# Bees Drinking in my bucket



## ncsteeler (Apr 15, 2009)

I have a pool very close to my hives and have been reading here on different things to get the bees water. I believe it was Micheal Bush that suggested a bucket with sticks, well i happened to have a 30 gallon tub for icing drinks . I loaded it with some 2-3 inch limbs I had on the firewood pile, added 20 gallons of water , some salt and some a quart of sugar water. You can see even in the rainy weather we have been having my bees have taken well to the bucket. i ope this means good things for pool season, as my wife is allergic. She swears she is staying neck deep with my veil on in the pool all summer!!

http://i57.photobucket.com/albums/g212/pir8bill/Bee Stuff/0506090944a.jpg

http://i57.photobucket.com/albums/g212/pir8bill/Bee Stuff/0506090944.jpg


----------



## SlickMick (Feb 28, 2009)

I am curious to know what the salt and sugar water are for

Mick


----------



## ncsteeler (Apr 15, 2009)

Salt because bees need some salt in their diet and I thought it would help draw them to this water source. And Sugar as an attractant also.


----------



## digdan (May 8, 2009)

Sticks in a bucket is a wonderful idea! I was going to use styrophome and cut holes in my water container (to prevent overflow during rain), but sticks is so much simpler and easier.
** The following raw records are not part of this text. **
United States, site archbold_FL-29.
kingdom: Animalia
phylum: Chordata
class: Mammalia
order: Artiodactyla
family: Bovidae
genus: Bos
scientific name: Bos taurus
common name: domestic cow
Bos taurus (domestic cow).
I'm going to have to use this idea on my next setup


----------



## phil c (Jan 21, 2007)

When tje weater gets dry I use a 20 gal tub for water with a canvas cover. The cover is partially submerged in the center and the rest of it stays wet from the wicking action. The water in the center with the submerged canvas is only an inch or so deep. The bees take to it well and no drowning! They can get either the exposed water in the center or suck up water from the wet canvas. I have to refill every couple of days in real hot weather


----------



## sentientsoil (Apr 20, 2008)

how much salt?


----------



## ncsteeler (Apr 15, 2009)

I put about 2 cups of salt in 25 gallons of water, but I don't think there is any ind of exact science to it. I heard that the guy that set the world record for honey production sprinkled salt on his landing board.


----------



## ScadsOBees (Oct 2, 2003)

Too much sugar and pretty soon the bees won't be able to fly back to the hive 

does the salt discourage mosquitos by any chance?


----------



## ncsteeler (Apr 15, 2009)

I was hoping the salt would discourage mosquitos, but It must not, because I have plenty of those. I dump the bucket once a week or so.


----------



## samak (Sep 15, 2006)

ncsteeler said:


> I put about 2 cups of salt in 25 gallons of water, but I don't think there is any ind of exact science to it. I heard that the guy that set the world record for honey production sprinkled salt on his landing board.


you must be talking about the guy who wrote the book "mastering the art of beekeeping".

I remember he said that in one part of the book that he sprinkled some salt on the landing board sometimes.


----------



## BEES4U (Oct 10, 2007)

to much salt is lethal.
But,
I can never locate that amount.
Some keepers put mineralized salt on the hives top bars in spring.
Ernie


----------